By Home cook Sharmini Jayawardena
This is my own recipe put together with hints and tips shared by friends.
Nasi lemak, being a Malaysian milk rice made with pandan leaf and coconut 🌴 🥥 milk. In its traditional form, it is served on a banana leaf with the ikan bilis or anchovy sambal taking centre stage. It is served with side dishes of toppings from halved hard boiled eggs, crisply fried ground nuts and dry ikan bilis and slices of cucumber 🥒 rings*.
This is the national dish of Malaysia and is usually the everyday breakfast of all Malaysians. With other additions like fried fish 🐠 🐟 🎣 , prawn 🍤 🦐 or squid 🦑, it is had for lunch and dinner.
Anthony Bourdain revered chef, food author and TV super star called the Nasi Lemak the king of breakfasts in an impressive video – Anthony Bourdain No Reservations Penang http://www.youtube.com/watch?v=emOy0Rl70Ek
Unfortunately the video is no longer available on YouTube because the account has been terminated. Bourdain, even went on to say that it was better than bacon and eggs! A true compliment!
Let’s first make the sambal ikan bilis.
60 medium sized dry red chilies
180 ml water
3 tbls coconut oil
1tsp belacan (pronounced blachan – it is a dry prawn paste)
1 medium sized big onion
6 large cloves garlic
2 tbls tamarind juice
1 tbls thick coconut milk
Sugar and salt to taste
2 handfuls of dry ikan bilis
2 handfuls of ground nuts
1. Clean the ikan bilis and deep fry them until light brown in a kwali or wok. Drain and set aside.
2. Deep fry the ground nuts, drain and set aside.
2. Pick out the chilies and soak them in a pot of water at boiling temperature.
3. Once the chilies are soft to the touch, remove from water and deseed and devein them.
4. Blend the chilies 🌶, and sliced garlic 🧄 together with water, until it turns into a smooth paste. set aside.
5. Slice the onion 🧅 cross-wise and rather thick, in half moon slices.
6. To make 2 tbls of the tamarind juice – dissolve 1 tbls of tamarind paste in 3 tbls water and squeeze out the seeds and veins. Strain and set aside.
7. Fry the blachan well, in the heated coconut oil.
8. As the blachan gets fried, add the chili paste and fry until it gets well cooked. Stir well, then cover and keep stirring with a flat spoon from time to time.
9. Add the tamarind juice, give it a good stir and let it fry.

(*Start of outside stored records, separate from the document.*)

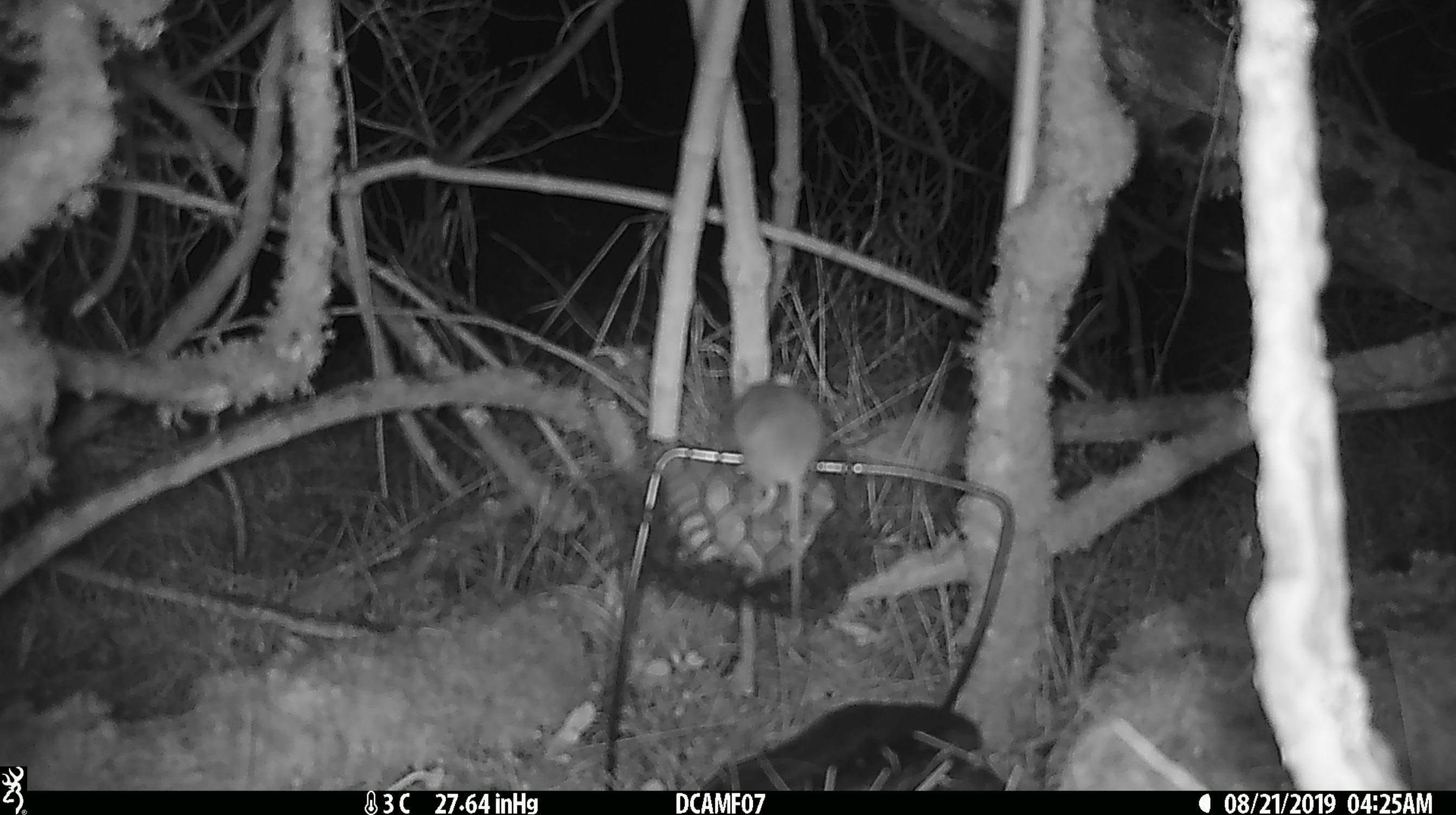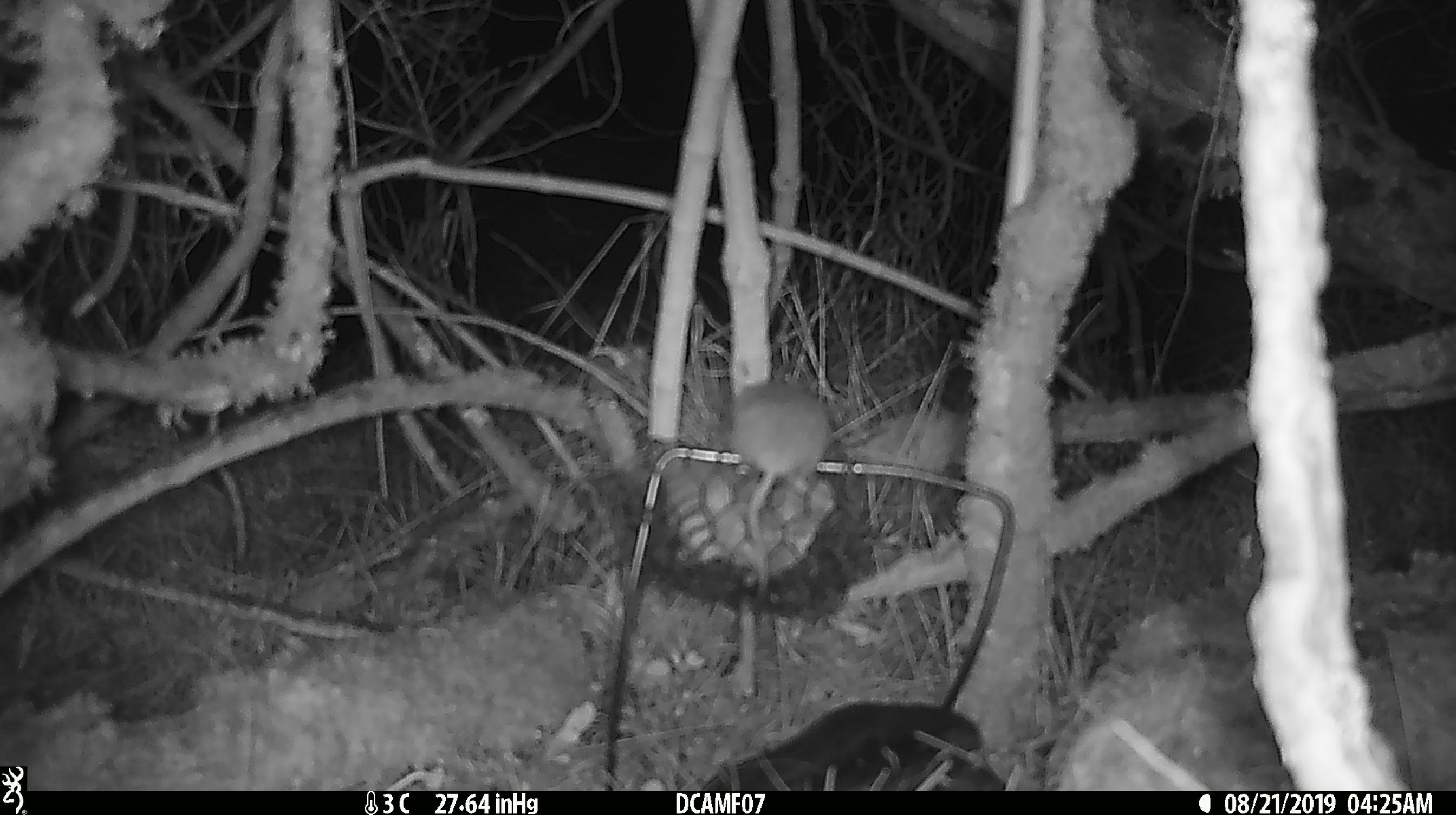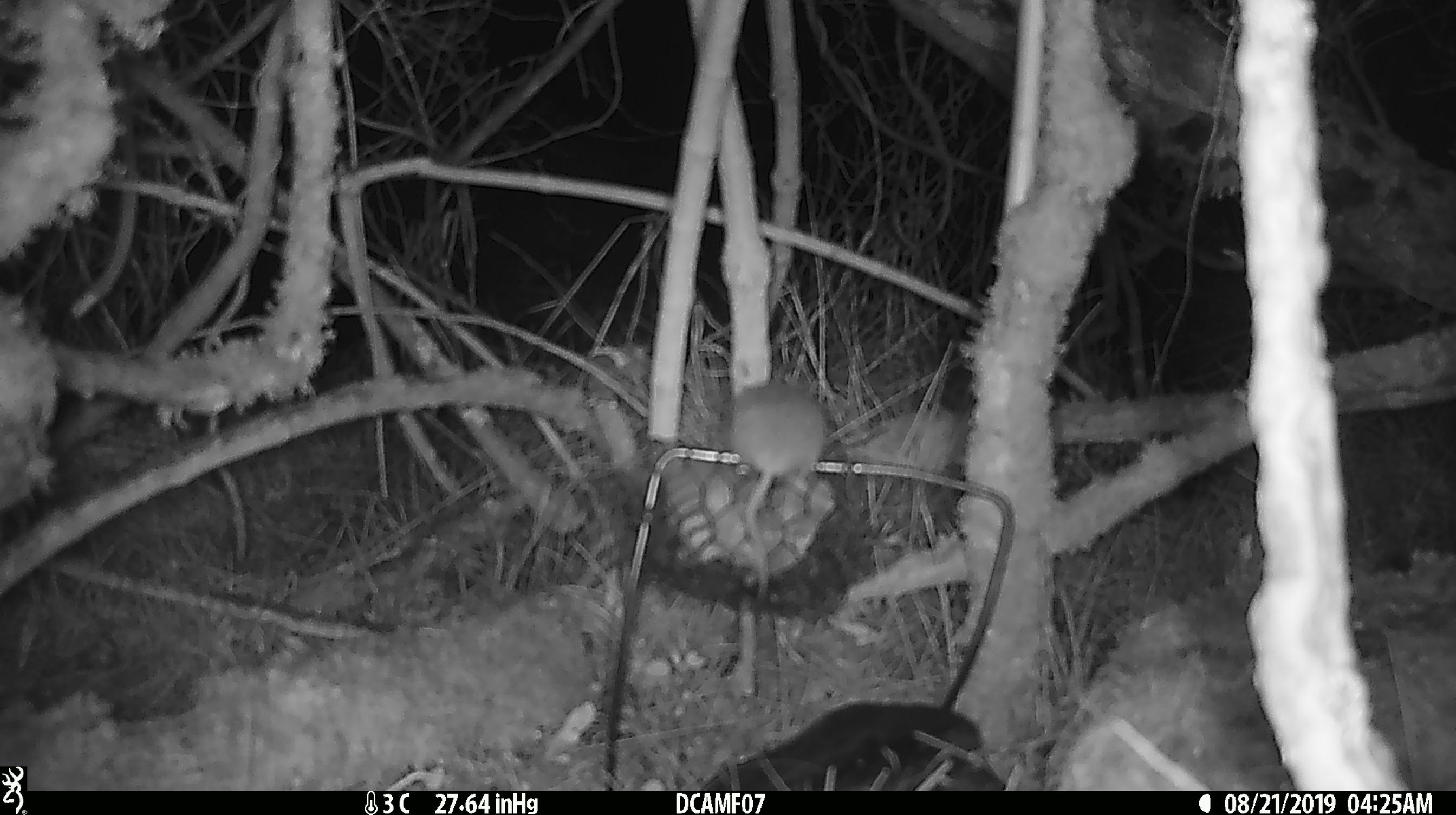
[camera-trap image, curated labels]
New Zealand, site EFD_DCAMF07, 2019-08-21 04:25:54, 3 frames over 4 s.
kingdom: Animalia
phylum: Chordata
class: Mammalia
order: Rodentia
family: Muridae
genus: Mus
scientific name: Mus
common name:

10. Add the coconut milk, stir and fry.
11. Add the sliced onion and fry until the onions are slightly translucent.
12.Add sugar and salt to taste. Add half of the fried ikan bilis. Stir well, remove from fire, cover and set aside.
To make the nasi lemak –
1. Wash 7 pandan leaves and make it into a big knot.
2. Wash A grade South East Asian white rice three times, tossing the water each time.
3. Put both ingredients in the rice cooker with a few pinches of sea salt and medium thick coconut milk according to the gauge in the rice cooker. Up to the third mark if you are taking three rice cooker cups of rice.
4. Once the rice is done, mix it all with a spoon, cover and keep.
For the toppings –
1. To hard boil eggs – wash and boil the eggs with enough water to cover the eggs and a few slices of lime or two tbls white vinegar, (to prevent shell from cracking), for 8 minutes from the time the water starts to boil.
2. Drain the water, pour fresh water in to the pot and set aside.
3. Shell the eggs and halve them.
4. Your deep fried handfuls of dry anchovies/ ikan bilis and ground nuts with skin on, are set aside.
5. To cut cucumber into slices, start by cutting the top off and rubbing the top round and round until a white substance comes out. This is done to remove the bitterness from the cucumber. Wash and cut in to fairly thick rounds.
To serve –
1. Wash a bowl out with clean water. Pack the rice tightly in to a bowl and turn it upside down on the serving plate.
2. Arrange the fried ikan bilis, fried peanuts, cucumber rings and halved hard boiled eggs around the mound of nasi lemak. Top it with the sambal ikan bilis.
This dish is a truly flavorsome dish full of texture.
*The cucumber slices have been mistakenly cut into halves.